◆ About this task:
Reproduce the lines below exactly, from the one containing "Photograph - Baby" through the one containing "Лето в саде стоковые изображения", both included. Leave out any pictures.

◆ Supplied data:
□ □ □
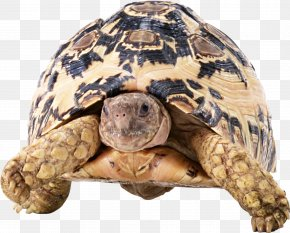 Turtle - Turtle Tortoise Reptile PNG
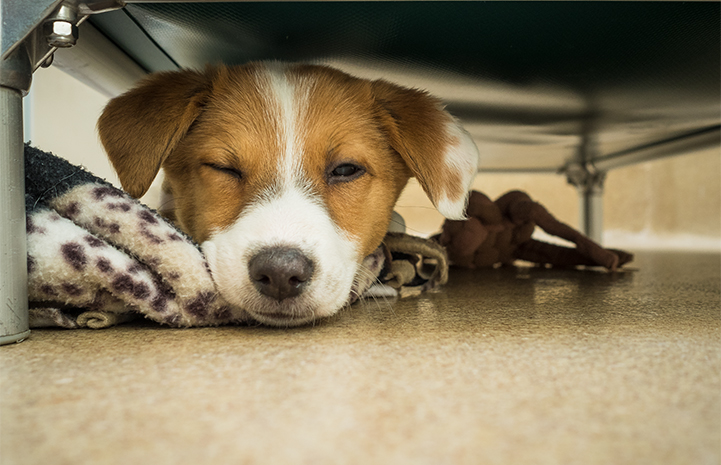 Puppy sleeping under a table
□ □ □
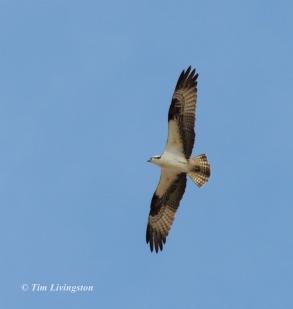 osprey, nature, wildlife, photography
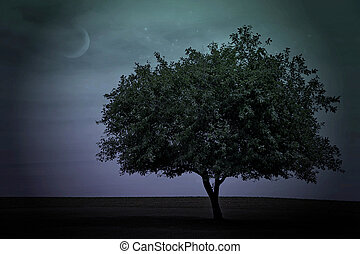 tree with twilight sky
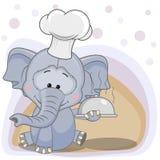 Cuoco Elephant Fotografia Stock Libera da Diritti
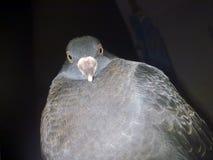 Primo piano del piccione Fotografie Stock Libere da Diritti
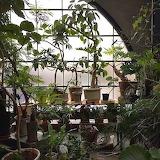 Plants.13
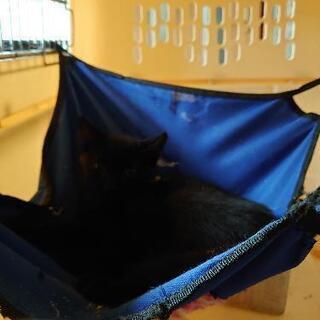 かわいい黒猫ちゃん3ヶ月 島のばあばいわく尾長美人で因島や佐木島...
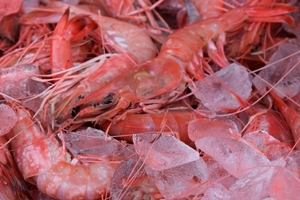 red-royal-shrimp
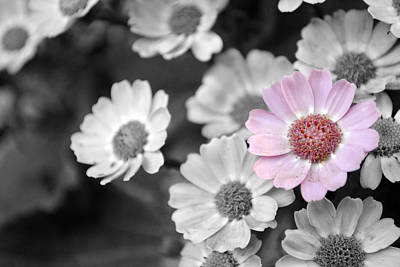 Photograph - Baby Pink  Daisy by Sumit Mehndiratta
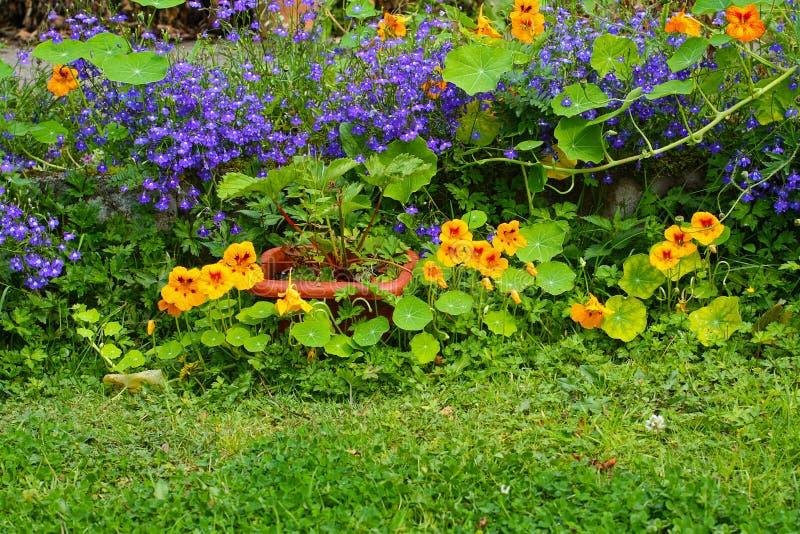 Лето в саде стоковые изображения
□ □ □
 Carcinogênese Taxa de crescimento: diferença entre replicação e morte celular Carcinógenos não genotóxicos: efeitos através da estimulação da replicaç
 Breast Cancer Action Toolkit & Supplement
□ □ □
◆ Result of the exercise:
 Photograph - Baby Pink  Daisy by Sumit Mehndiratta
 Лето в саде стоковые изображения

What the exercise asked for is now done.